Effects of NHDC on total antioxidant capacity of HUVEC cells exposed to LPS. (A) Reactive oxygen species levels in HUVEC cells after different treatments assessed using DCFH‐DA. (B) Statistical analysis of ROS level (n = 5). (C–F) CAT, SOD, GSH, and MDA activities of HUVEC in different groups (n = 4). (G) Fluorescence imaging of MMP levels in different groups of cells after JC‐1 staining. (H) Statistical analysis of mitochondrial membrane potential levels (n = 5).
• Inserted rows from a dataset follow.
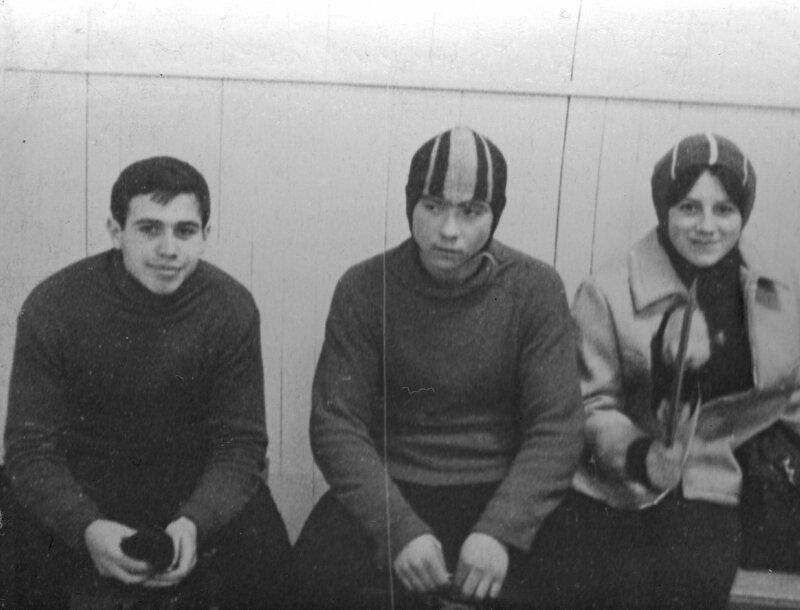 1969г. Шварцман Ю.,Бронников В.,Лапонова Н.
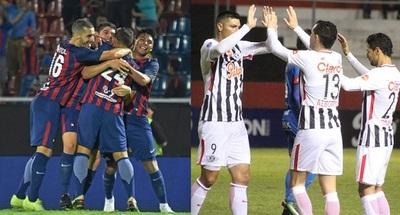 Rivales de peso para Libertad y Cerro en la Libertadores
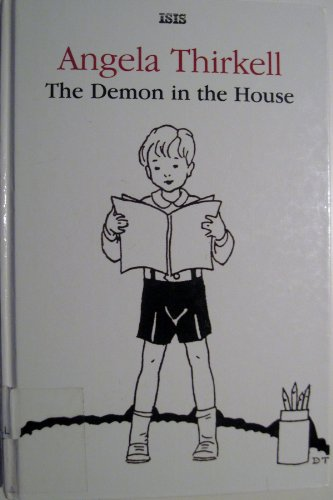 The Demon in the House Thirkell Angela Hardback Book The Cheap Fast Free Post - <span itemprop=availableAtOrFrom>GB, United Kingdom</span> - Returns accepted Most purchases from business sellers are protected by the Consumer Contract Regulations 2013 which give you the right to cancel the purchase within 14 days after the day you r - GB, United Kingdom
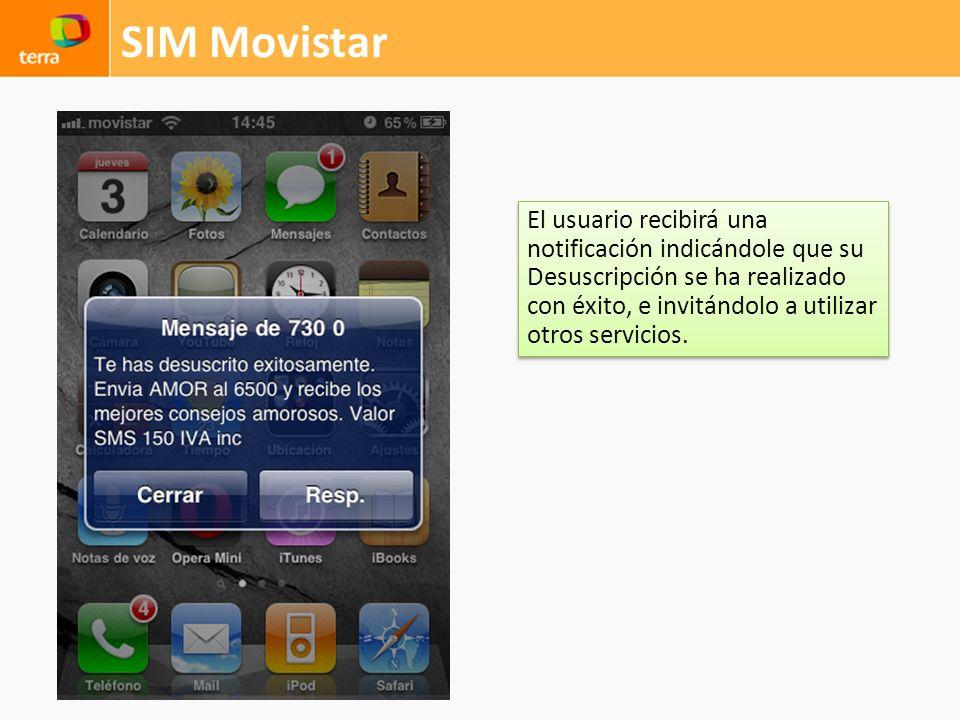 SIM Movistar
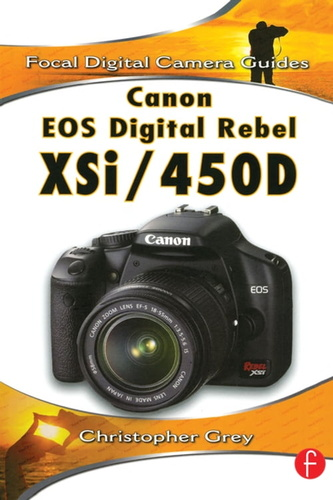 canon eos digital rebel xsi/450d canon powershot g3 x 20.2 megapixel digital camera with 64gb accessory bundle Canon PowerShot G3 X 20.2 Megapixel Digital Camera with 64GB Accessory Bundle 90836100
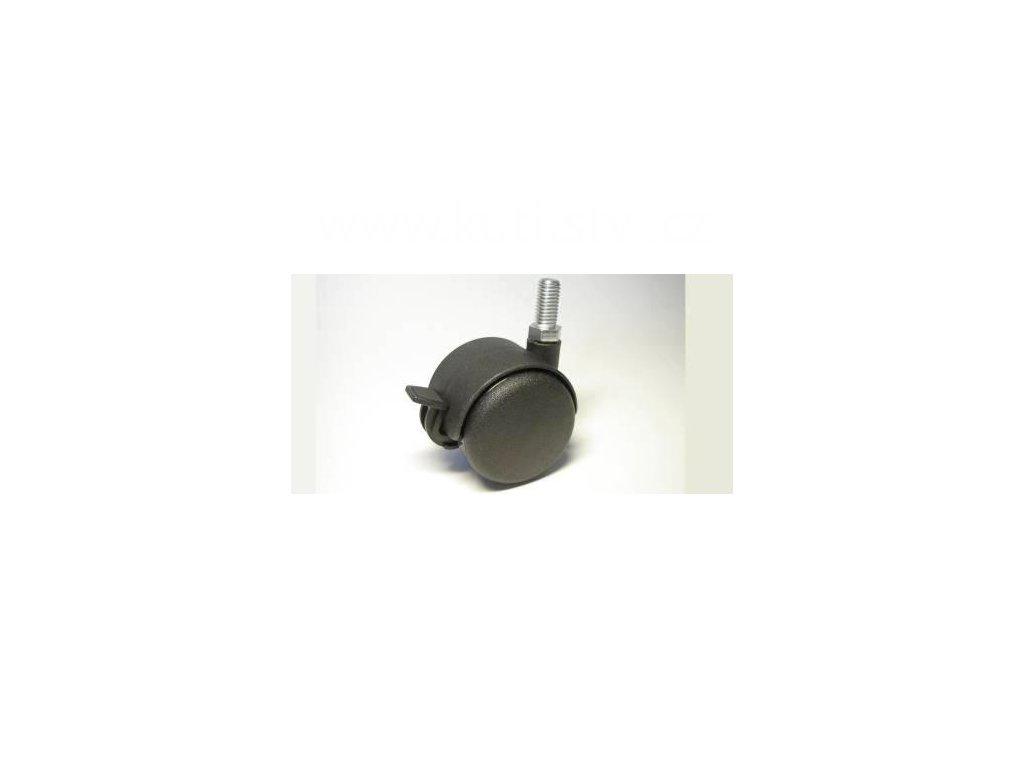Nábytkové kolečko typu BA + závit M10x20mm, celoplastové, průměr 50, černé, brzda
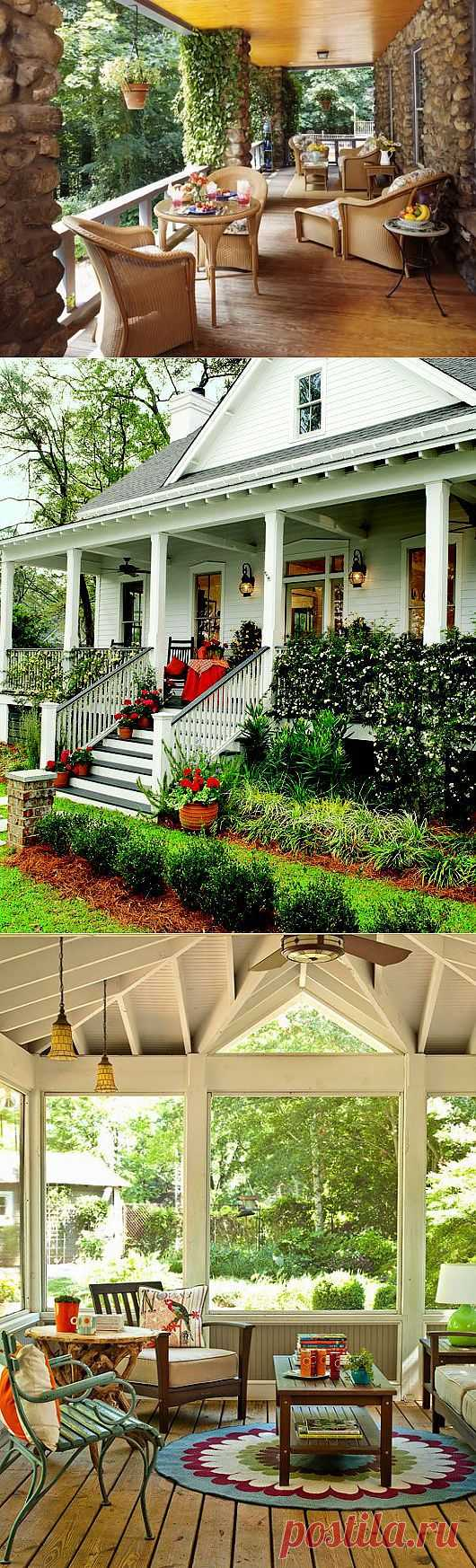 Дизайн интерьера крыльца дома.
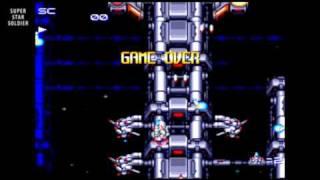 Super Star Soldier / auto demo / TurboGrafx-16 1991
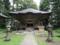 蜂子神社(鶴岡市)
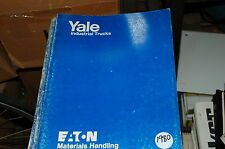 Yale Modell Erpr Gabelstapler Teile Manuell Buch Katalog Liste Ersatz 1980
Scale bar: 500 μm; **p < 0.01, ***p < 0.001, ^# p < 0.05, ^### p < 0.001; *Compared with control group, #compared with LPS group.

Figure 6

Effects of NHDC on inflammation regulation of HUVEC cells exposed to LPS. (A–C) The levels of IL‐1β, IL6, and TNF‐α released by HUVEC cells in the supernatant, assessed using ELISA (n = 4). (D) Western blot of TAK1, ERK1/2 phosphorylation levels, and NFκB expression. (E–G) Statistical analysis of western blot (n = 3). **p < 0.01, ***p < 0.001, ^# p < 0.05, ^## p < 0.01; *Compared with control group, #compared with LPS group.

Figure 7

Effect of NFκB inhibition on LPS‐induced HUVEC damage. (A, B) Western blot and statistical analysis of NFκB phosphorylation levels after HUVEC‐treated with the inhibitor BAY11‐7082 (1 μM) for 24 h (n = 3). (C) CCK8 assay was used to detect HUVEC cell viability in different groups (n = 5). (D, E) flow cytometry and statistical analysis of apoptosis results in different groups of cells (n = 4). (F) Fluorescence representative map of ROS level in different groups of HUVEC detected by DCFH‐DA probe. (G) Statistical analysis of ROS levels (n = 4). (H–K) Activity levels of CAT, SOD, GSH, and MDA in different groups of HUVEC (n = 4). (L) Fluorescence representative plots of different groups of THP‐1 (labeled with 5 μM Calcein AM) adherent to HUVEC. (M) Quantitative statistics of THP‐1 adhesion (n = 4). Scale bar: 500 μm; *p < 0.05, ***p < 0.001, ^# p < 0.05, ^## p < 0.01, ^### p < 0.001; *Compared with control group, #compared with LPS group.